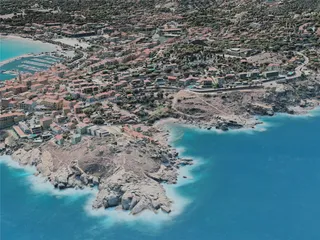 Calvi City, France (2021) 3D Model preview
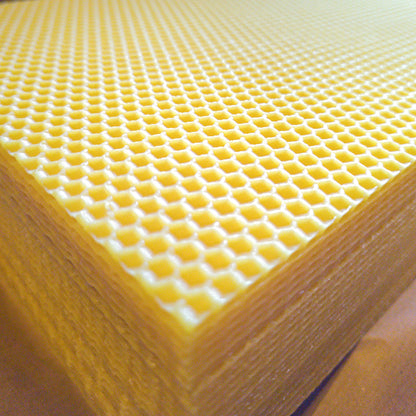 Mittelwände Zander 2 kg – reine Bienenwachsplatten für Imkerbedarf
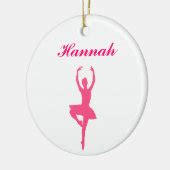 Ballerina Personalized Christmas Ornament | Zazzle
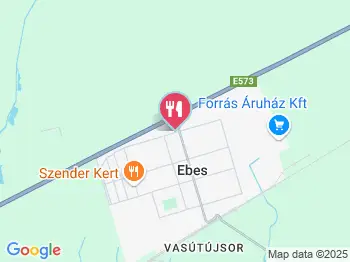 Sári Major Ebes a térképen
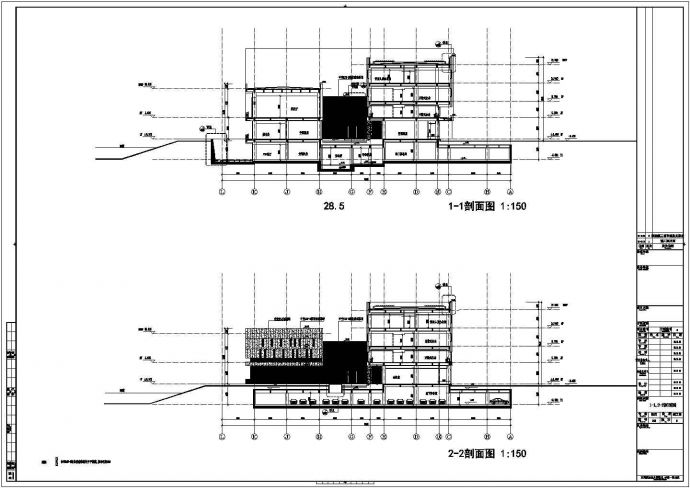 【上海】五层框架结构办公楼结构施工图（含建筑图）_图1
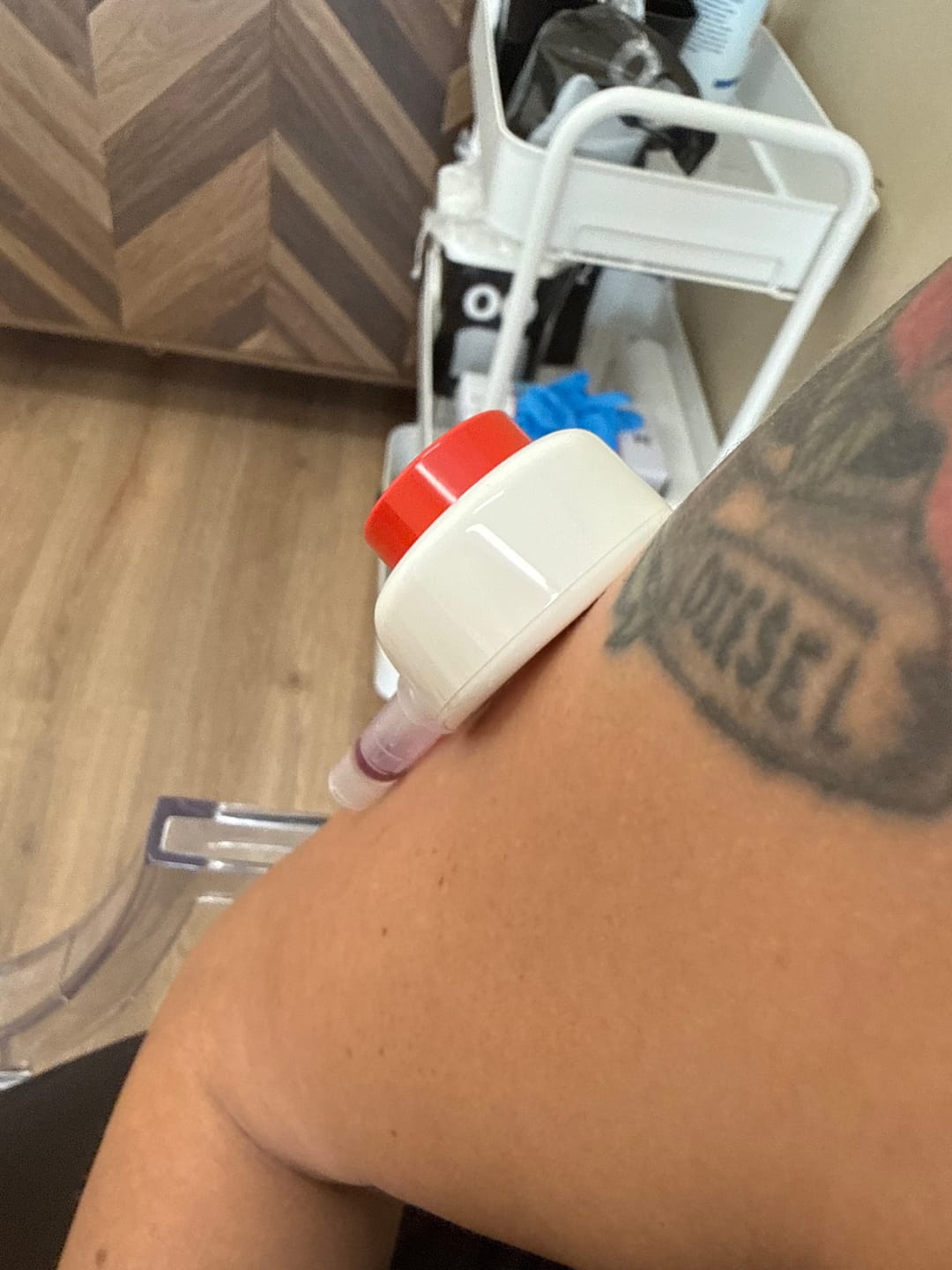 Customer photo review of EarlyReveal Tap DNA Gender Test Over 99% Accurate | Painless & Needle Free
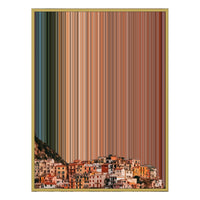 30×40" Ornate Framed Canvas - Gold Frame variant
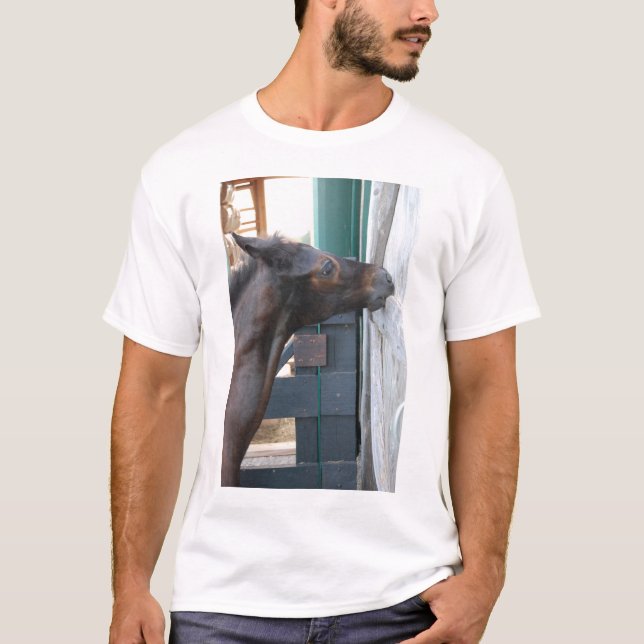 Pferd/Pony Bite Spaß T-Shirt (Vorderseite)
********
▸ **Try it**
Rewrite every line of the material above with "Canvas" changed to "Poster" and all other text left as it is. Leave out the pictures.

▸ **Response to the task**
 Calvi City, France (2021) 3D Model preview
 Mittelwände Zander 2 kg – reine Bienenwachsplatten für Imkerbedarf
 Ballerina Personalized Christmas Ornament | Zazzle
 Sári Major Ebes a térképen
 【上海】五层框架结构办公楼结构施工图（含建筑图）_图1
 Customer photo review of EarlyReveal Tap DNA Gender Test Over 99% Accurate | Painless & Needle Free
 30×40" Ornate Framed Poster - Gold Frame variant
 Pferd/Pony Bite Spaß T-Shirt (Vorderseite)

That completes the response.